Treatment options for major depression are limited: only about 1/3 of patients achieve remission with first line treatments. More importantly, there are no established predictive markers to identify patients who may be treatment refractory. Research from us and others have established markers related to metabolic disturbances (increased BMI, increased triglyceride levels), inflammatory markers (C-reactive protein, CRP), autonomic disturbances (reduced blood pressure, reduced heart rate variability), brain morphology changes (increased volume of the choroid plexus and brain ventricle volumes). Approximately 1/3 of patients with depression may express these characteristics. These features can mechanistically be linked to a reduced sensitivity of peripheral mineralocorticoid receptors and as a consequence increased release of renin from the kidney, increased production of angiotensin and increased adrenal release of aldosterone.
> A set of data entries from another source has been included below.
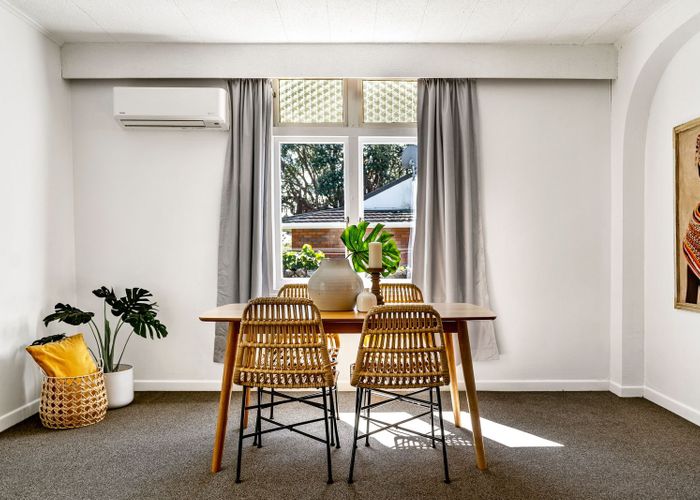  at 1/132 Mill Rd, Kensington, Whangarei, Kensington, Whangarei, Northland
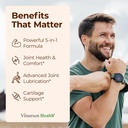 joint-support-supplement-with-glucosamin-2.jpg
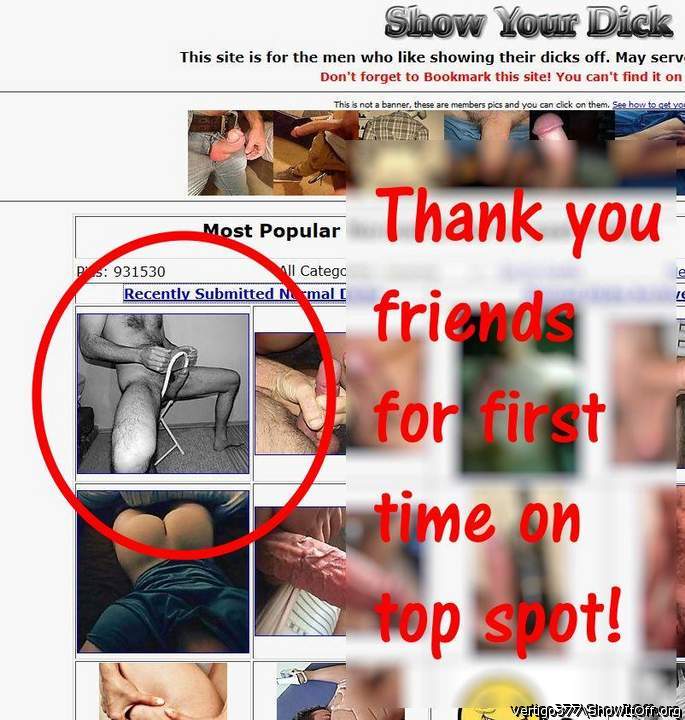 Thank you for support!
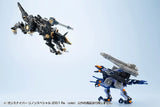 1/72 Zoids Gun Sniper Leena Special 2001 Re/Color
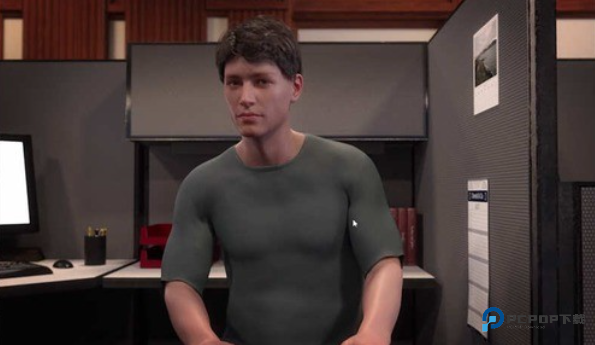 创世秩序汉化版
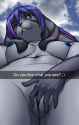 1468236757.furball_fur_camera_upshotsc.jpg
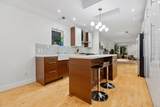 4135 Cambridge Street - Photo 15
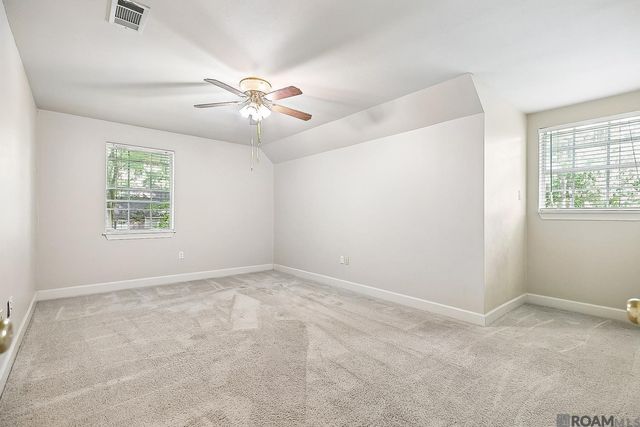 14370 Dallas Dr, Denham Springs, LA 70726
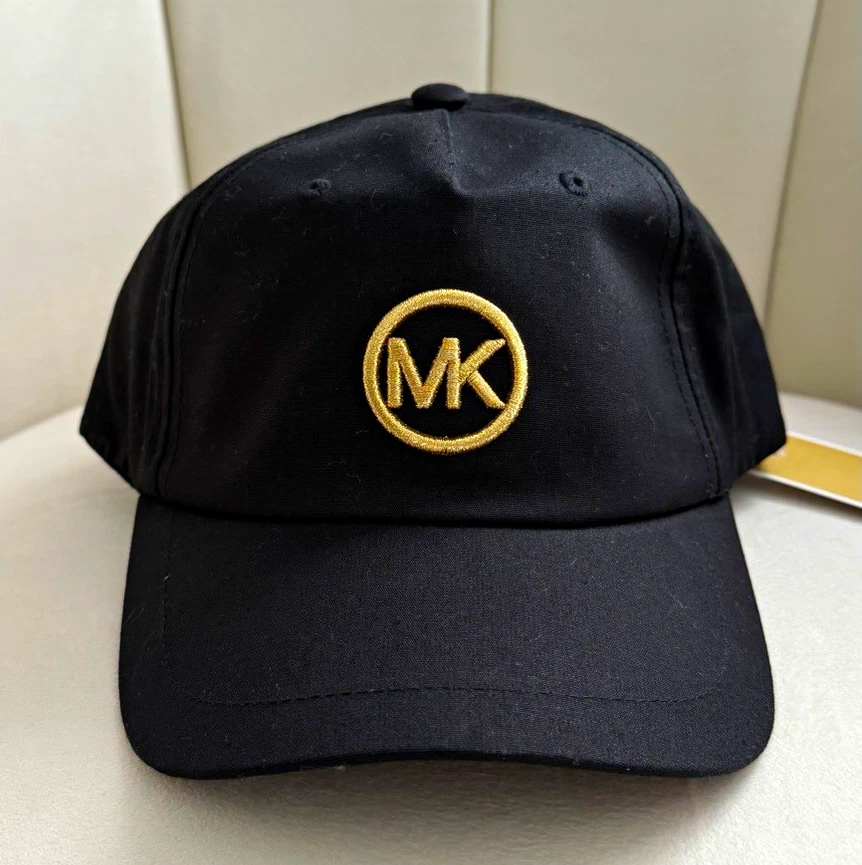 25+ michael kors hat for sale | Updated Oct 2026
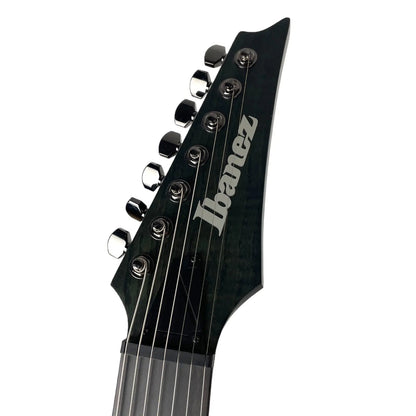 Ibanez Iron Label RGIT27FE 2016 - Pat´s Guitars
The primary CNS target of aldosterone is a key center of autonomic and affect regulation, i.e. the nucleus of the solitary tract (NTS), which is also the entry point of the vagus nerve, which provides signals from baroreceptors and chemoreceptors. In search of a mechanism to overcome this pathology we identified a molecule, which is derived from the licorice plant glycyrrhiza glabra, namely glycyrrhizin and it biologically active metabolite enoxolone. These molecules have been demonstrated to reverse some of these markers by a well understood dual mechanism: It inhibits the enzyme 11beta hydroxysteroid- dehydrogenase type 2 (11betaHSD2) and inhibits the toll like receptor 4 (TLR4), i.e. the ligand for lipopolysaccharide (LPS) and trigger of innate immunity. As a consequence, patients which show an increase in inflammation markers, an increase in aldosterone or a low blood pressure, are a preferential target population for this compound. Importantly, these patients can be identified as likely treatment refractory BEFORE a treatment is initiated. Clinically, these patients are primarily young females or patients with a history of childhood trauma. A combination of enoxolone with standard antidepressants may therefore avoid a trial and error approach in these subjects and will benefit them by achieving recovery faster.